About changing the channel to 6 or 11, do I do it only from the router's settings or do I also have to change something in both laptops' settings as well?


----------



## Yukikaze (Dec 16, 2010)

Black Panther said:


> About changing the channel to 6 or 11, do I do it only from the router's settings or do I also have to change something in both laptops' settings as well?



Usually, you don't have to. They autodetect.


----------



## Black Panther (Dec 16, 2010)

travva said:


> definitely experiment with the channels, brandon i think is spot on with this advice.



I'm back where I started.

The router is defaulted to channel 11, and when I click it only channel 11 is available. So changing the channels is not an option.

Any other suggestions please?


----------



## remixedcat (Dec 16, 2010)

Firmware upgrades?

mabye you can try one of the linux router distros and see if you can chalk it up to being bad firmware. 

If they won't approve see if there is an upgrade to the firmware.

No channel options???? wow! That's a red flag. LOL.


----------



## slyfox2151 (Dec 16, 2010)

what  model router is it exacly? does it support DD-WRT or Tomato?


----------



## Red_Machine (Dec 16, 2010)

I expect you've already looked here, but here is the product page for your router.

http://www.kcorplifestyle.com/products/silverSeriesG2/KLS-6615/KLS-6615.htm

Firmware download is a bit further down the page.


----------



## brandonwh64 (Dec 16, 2010)

Tell us the model of the router and we can see if its DD-WRT ready. in DD-WRT you can change the signal power but dont go too high or the router gets VERY hot. 84mW is what i have mine at


----------



## Black Panther (Dec 16, 2010)

I did the last resort, downloaded the firmware and upgraded it. The problem seems to have been solved now - both laptops are getting between 2.5 and 3.5Mbps wireless.

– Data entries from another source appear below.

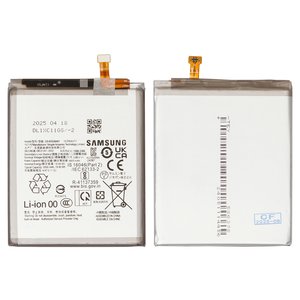 Batería EB BS938ABY puede usarse con Samsung S938 Galaxy S25 Ultra, Li Polymer, 3.88 V, 5000 mAh, Original PRC 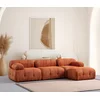 Atelier del Sofa Ugaona garnitura Petite, 290x160 cm, Narandžasta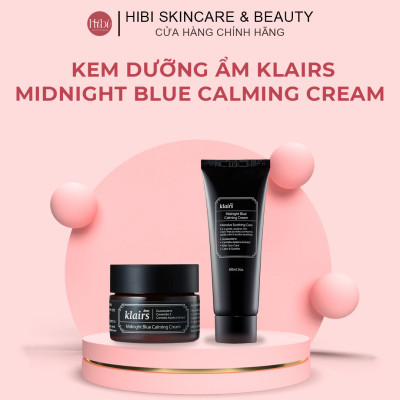 Kem Dưỡng Dear Klairs Midnight Blue Calming Cream 30ml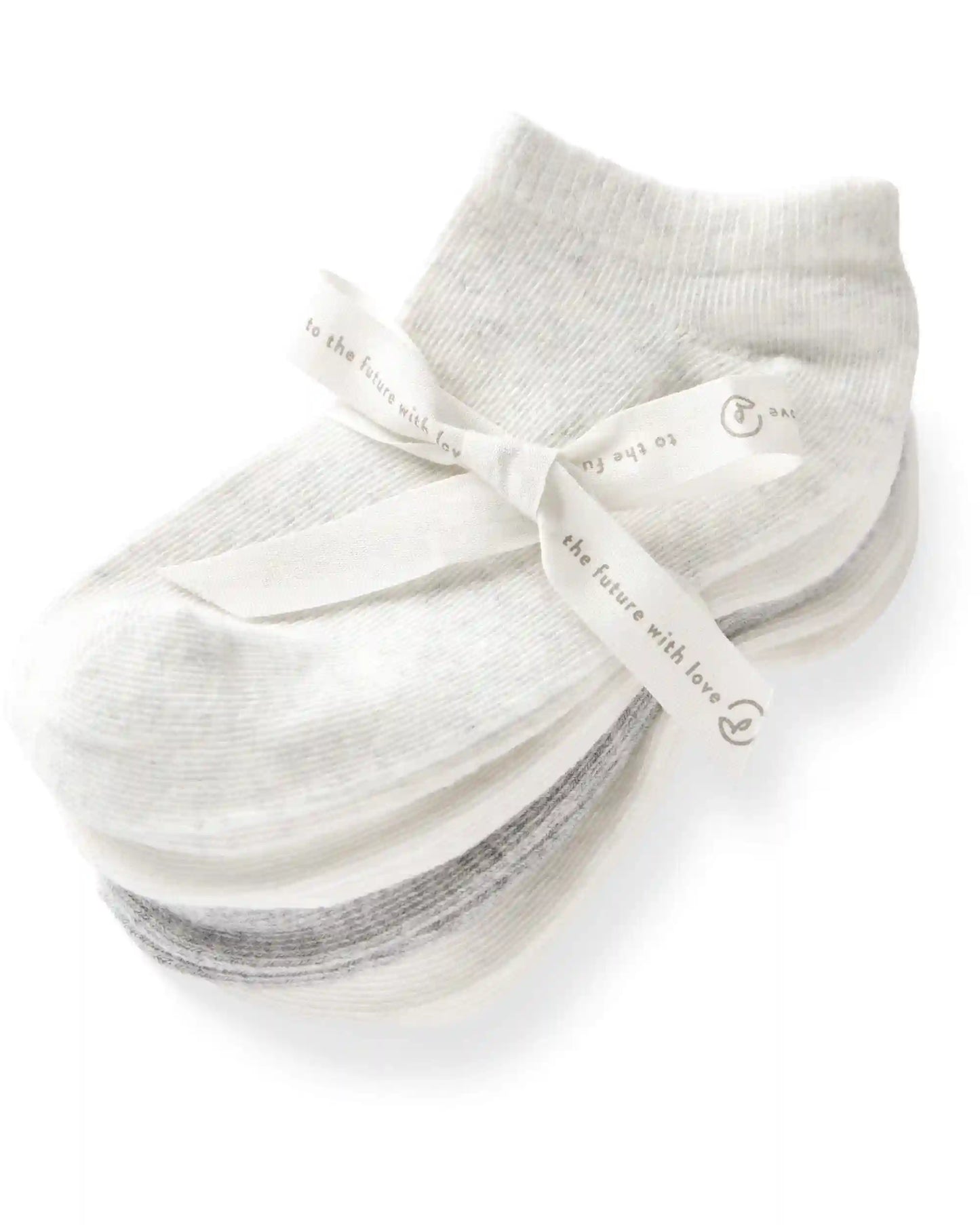 Kid 4-Pack No Show Socks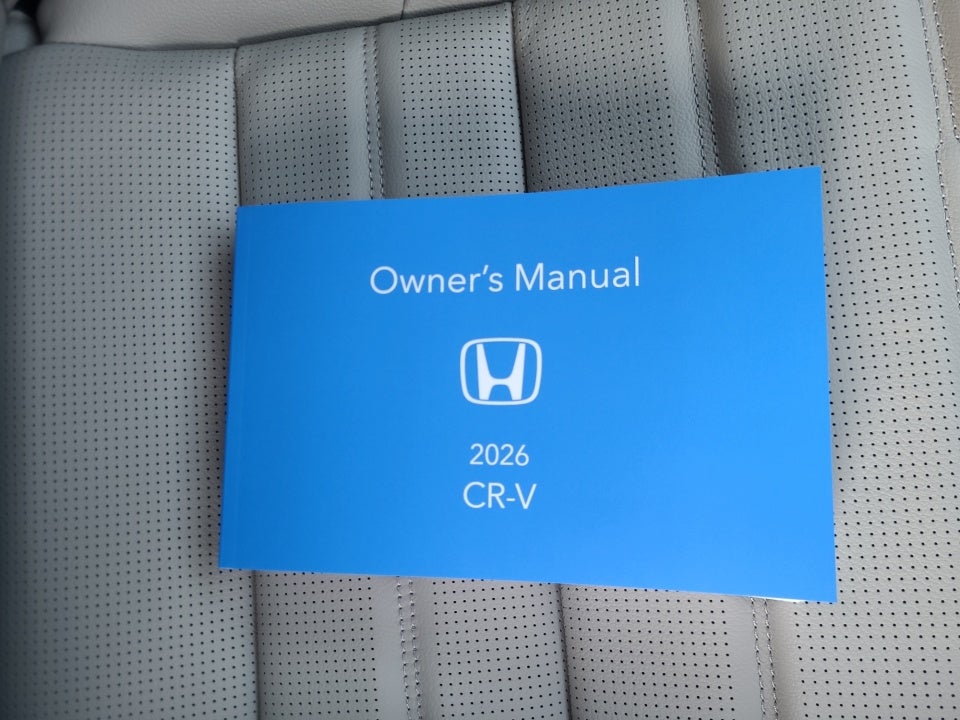 2026 Honda CR-V EX-L AWD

This is the router I have (Red_Machine got it right!). I am not seeing any DD-WRT options... perhaps I'm missing them out.. if there is options to increase the signal I will try it


----------



## Red_Machine (Dec 16, 2010)

No problem, Panther.  Glad to be of help!


----------



## remixedcat (Dec 16, 2010)

No problems Panther!! Glad to help yah!


----------